Extract to read
——————

It's a surprising down note for a man whose 70-plus collected works are the kid-lit version of a ray of sunshine. In truth, Carle, 80, has plenty to smile about. His 200-word story about a caterpillar who devours a sausage, a cupcake, a watermelon and more—there are holes drilled into the book to represent all that nibbling—celebrates its 40th anniversary this week. "Caterpillar" has sold 29 million copies, making it the most successful picture book this side of "Peter Rabbit"—more popular than "Goodnight Moon" or "The Cat in the Hat." The empire of caterpillar pajamas, board games, cell-phone accessories and other Carle creations takes in $50 million a year. "My friends, my family, my editors, my publisher, we all wondered why it's been so successful," Carle says. "It is a book about hope. If you're an insignificant caterpillar, you can grow up to be a big butterfly in the world." But what most of Carle's fans don't know is that, like those crabs gnawing away at his garden, there's something dark lurking underneath his colorful bug book.
Carle was born in 1929 in Syracuse, N.Y., to immigrant parents from Germany. He remembers his first six years fondly: Mickey Mouse and Flash Gordon, family camping trips, the big windows in his kindergarten class. When he was 6, his mother got homesick and the family moved back to Stuttgart. They lived in a big, four-story house with many of his relatives. "My grandmother had nine sisters," Carle says. "I had an interesting, wacky family. They're all liars but wonderful storytellers." Carle had trouble adjusting to his new country. His first-grade teacher still haunts, especially because Carle once picked up a ringing phone, and the teacher lashed his palms with a bamboo switch in front of the class. "I was this free American kid," Carle says, "but I was careful after that."
When World War II broke out, Carle's father was drafted by the Germans and his family was engulfed in the chaos of war. "We spent many hours in our cellar," he says, his voice breaking a bit. "It was scary at times. The nearest bomb was maybe 20 feet away, and it shook the house. [The bombs] came closer and closer, and when it passed, my mother took my head and put it in her lap. I will never forget that. There was no panic. It was over." He developed a special bond at school with his art teacher, Herr Krauss, who secretly showed him the works of Picasso, Matisse and Braque, all banned by Hitler. He remembers wading in the Rhine when a warplane flew by and shot at him. The bullets missed him by a few feet. He also remembers an unexpected knock at his family's house, days before the Germans surrendered. "Some Nazi official came to the door and said to my mother, 'Your son tomorrow morning has to report to the railroad station, we'll give him a bazooka.' I thought it would be exciting to get a bazooka. But she didn't let me go."
The Americans saved him, in more ways than one. He went to work as a file clerk in the denazification department of the United States military government. After years of starving, he was allowed access to the troops' kitchen. In his autobiography, "The Art of Eric Carle," he remembers swiping "peanut-butter sandwiches, lumps of butter, cubes of sugar, leftover bits of steak" for his family. It took two and a half more years for Carle's father to return home; he'd been sent to a Russian prison camp. The man whom Carle met at the trolley looked like an 80-pound ghost. "He was different, and I was different," Carle says. "I was going to art school. I was into art and girls." And Carle still wanted to go back to America. He finally returned in 1952, with only $40 and dreams of a brighter future.

——————

Listed records
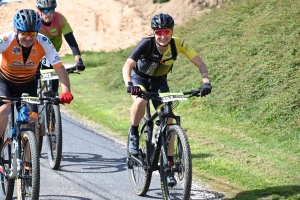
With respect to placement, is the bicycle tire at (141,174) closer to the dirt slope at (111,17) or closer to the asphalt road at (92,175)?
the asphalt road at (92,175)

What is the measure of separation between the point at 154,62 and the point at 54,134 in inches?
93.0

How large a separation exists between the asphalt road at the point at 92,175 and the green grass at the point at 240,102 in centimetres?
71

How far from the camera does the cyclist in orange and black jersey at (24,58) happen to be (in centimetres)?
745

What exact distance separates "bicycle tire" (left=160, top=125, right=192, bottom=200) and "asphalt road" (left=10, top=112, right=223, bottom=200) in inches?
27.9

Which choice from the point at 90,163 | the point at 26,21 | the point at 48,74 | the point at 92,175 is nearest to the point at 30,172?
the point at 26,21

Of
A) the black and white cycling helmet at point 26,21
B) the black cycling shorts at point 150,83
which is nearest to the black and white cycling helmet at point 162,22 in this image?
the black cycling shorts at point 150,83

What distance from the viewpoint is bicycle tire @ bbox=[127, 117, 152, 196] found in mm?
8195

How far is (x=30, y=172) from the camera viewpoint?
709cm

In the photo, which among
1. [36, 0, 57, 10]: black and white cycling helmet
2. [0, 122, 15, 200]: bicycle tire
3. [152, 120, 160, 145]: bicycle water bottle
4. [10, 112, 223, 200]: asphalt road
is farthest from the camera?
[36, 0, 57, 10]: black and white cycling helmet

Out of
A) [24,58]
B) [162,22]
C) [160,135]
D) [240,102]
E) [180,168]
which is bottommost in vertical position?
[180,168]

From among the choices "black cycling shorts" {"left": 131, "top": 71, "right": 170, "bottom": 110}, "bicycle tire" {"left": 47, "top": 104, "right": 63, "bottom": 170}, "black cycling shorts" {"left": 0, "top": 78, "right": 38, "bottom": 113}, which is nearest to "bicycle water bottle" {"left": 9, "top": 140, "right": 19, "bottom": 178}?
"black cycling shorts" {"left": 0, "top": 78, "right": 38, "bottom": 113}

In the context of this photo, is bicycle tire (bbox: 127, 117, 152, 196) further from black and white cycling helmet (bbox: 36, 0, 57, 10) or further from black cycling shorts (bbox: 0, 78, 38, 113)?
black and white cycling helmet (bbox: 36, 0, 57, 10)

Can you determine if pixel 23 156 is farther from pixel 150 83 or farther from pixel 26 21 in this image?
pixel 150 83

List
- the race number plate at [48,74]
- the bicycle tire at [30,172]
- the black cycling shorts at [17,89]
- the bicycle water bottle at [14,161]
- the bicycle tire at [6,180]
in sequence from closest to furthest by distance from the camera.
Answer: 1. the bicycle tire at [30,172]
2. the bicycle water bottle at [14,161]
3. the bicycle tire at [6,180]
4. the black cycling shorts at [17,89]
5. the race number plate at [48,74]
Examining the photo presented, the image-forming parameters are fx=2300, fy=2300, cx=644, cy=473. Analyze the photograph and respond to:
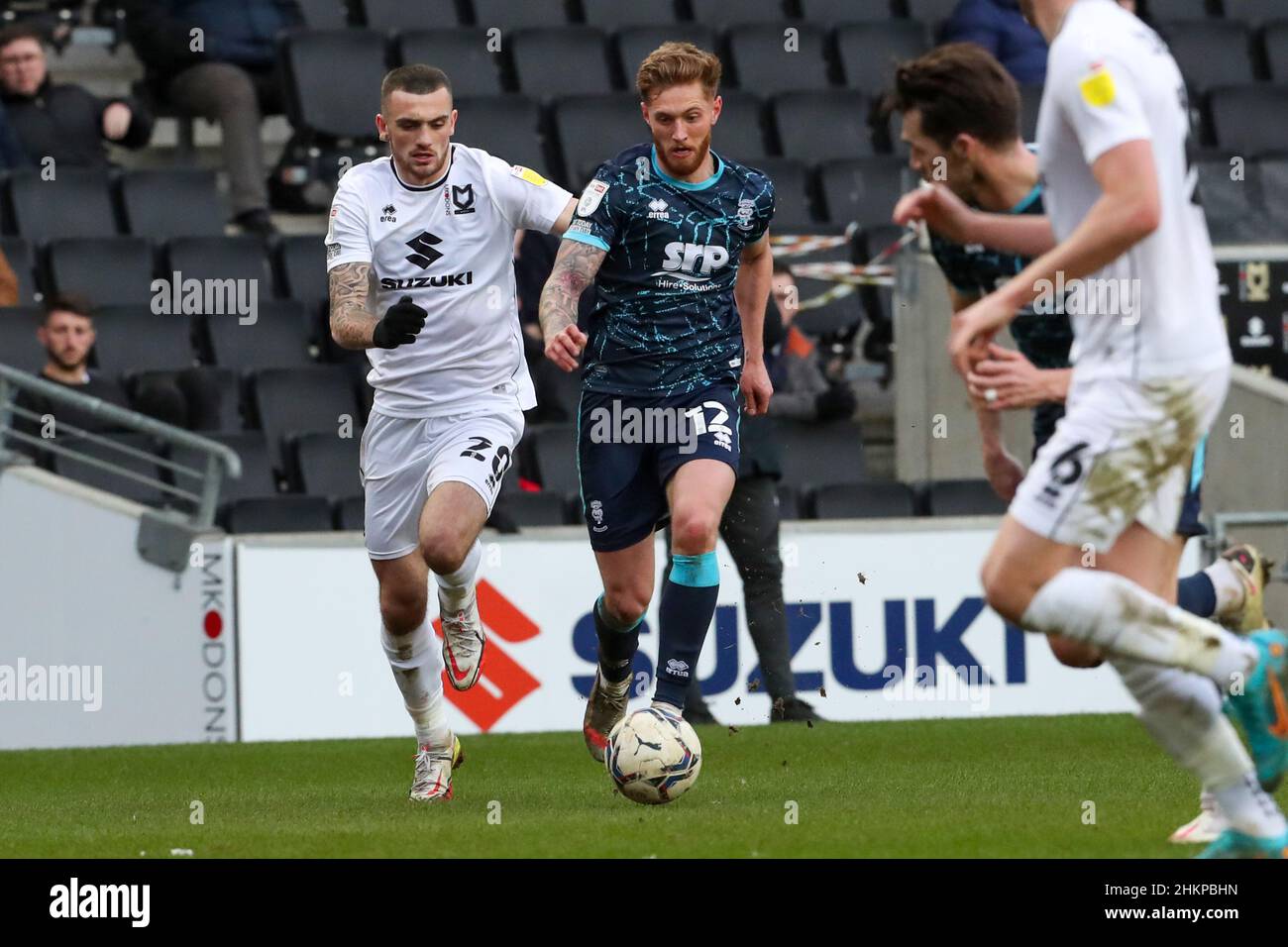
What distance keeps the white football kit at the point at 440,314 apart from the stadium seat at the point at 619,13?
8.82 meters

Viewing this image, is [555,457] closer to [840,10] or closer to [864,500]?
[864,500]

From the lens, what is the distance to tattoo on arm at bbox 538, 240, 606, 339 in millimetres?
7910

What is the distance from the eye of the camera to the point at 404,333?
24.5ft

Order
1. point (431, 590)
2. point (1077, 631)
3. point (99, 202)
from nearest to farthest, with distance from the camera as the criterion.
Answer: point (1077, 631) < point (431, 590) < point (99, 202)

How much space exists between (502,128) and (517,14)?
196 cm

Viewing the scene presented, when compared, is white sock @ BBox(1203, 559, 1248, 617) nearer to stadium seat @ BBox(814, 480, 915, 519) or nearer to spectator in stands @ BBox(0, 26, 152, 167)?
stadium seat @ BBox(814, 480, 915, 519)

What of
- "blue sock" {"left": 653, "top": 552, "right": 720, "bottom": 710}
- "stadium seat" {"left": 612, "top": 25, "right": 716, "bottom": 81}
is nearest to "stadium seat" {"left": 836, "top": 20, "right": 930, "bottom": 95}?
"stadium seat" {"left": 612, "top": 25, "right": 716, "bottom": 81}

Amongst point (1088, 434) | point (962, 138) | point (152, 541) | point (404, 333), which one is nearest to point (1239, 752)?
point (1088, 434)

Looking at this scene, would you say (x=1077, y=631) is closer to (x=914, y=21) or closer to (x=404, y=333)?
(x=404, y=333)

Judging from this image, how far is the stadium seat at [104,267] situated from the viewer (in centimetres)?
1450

——————

Exercise requirements
1 - Answer these from the Eric Carle profile:
(a) How many copies has "Caterpillar" sold?
(b) How old was Carle when his family moved back to Stuttgart?
(c) In what year did Carle finally return to America, and how much money did he have?
2 - Continue the Eric Carle profile from where it ends.

The replies
1 -
(a) 29 million copies.
(b) He was 6.
(c) He returned in 1952 with only $40.

2 -
Carle didn't publish his first book until he was 38, and that was just the illustrations for the now classic "Brown Bear, Brown Bear, What Do You See?" He had spent the first half of his professional career in advertising and graphic design, and he was able to woo a book editor named Ann Beneduce after he sent her his one-of-a-kind business card. "It was wonderful," Beneduce says. "It had a big whale folded around and inside, there was a ladybug. I had been kind of looking for somebody who could do illustrations that were appealing to children. It was so visually appealing." Carle created his art using a technique of layering colored tissue paper on a white board. In person, they're kind of like Matisse's enormous cutouts. One of the first ideas he suggested to Beneduce—he had so many, he kept them in a brown cardboard box—was a week in the life of a worm named Willi. Beneduce didn't think a worm was sympathetic enough. "We talked about other animals," Carle says, "and eventually she said, 'How about a caterpillar?' And I said, 'butterfly.' " There was just one last problem: "We couldn't find a manufacturer who could guarantee the holes would line up," says Beneduce, who had to go all the way to Japan to get the first printing of the "Caterpillar" books made. It became an instant bestseller.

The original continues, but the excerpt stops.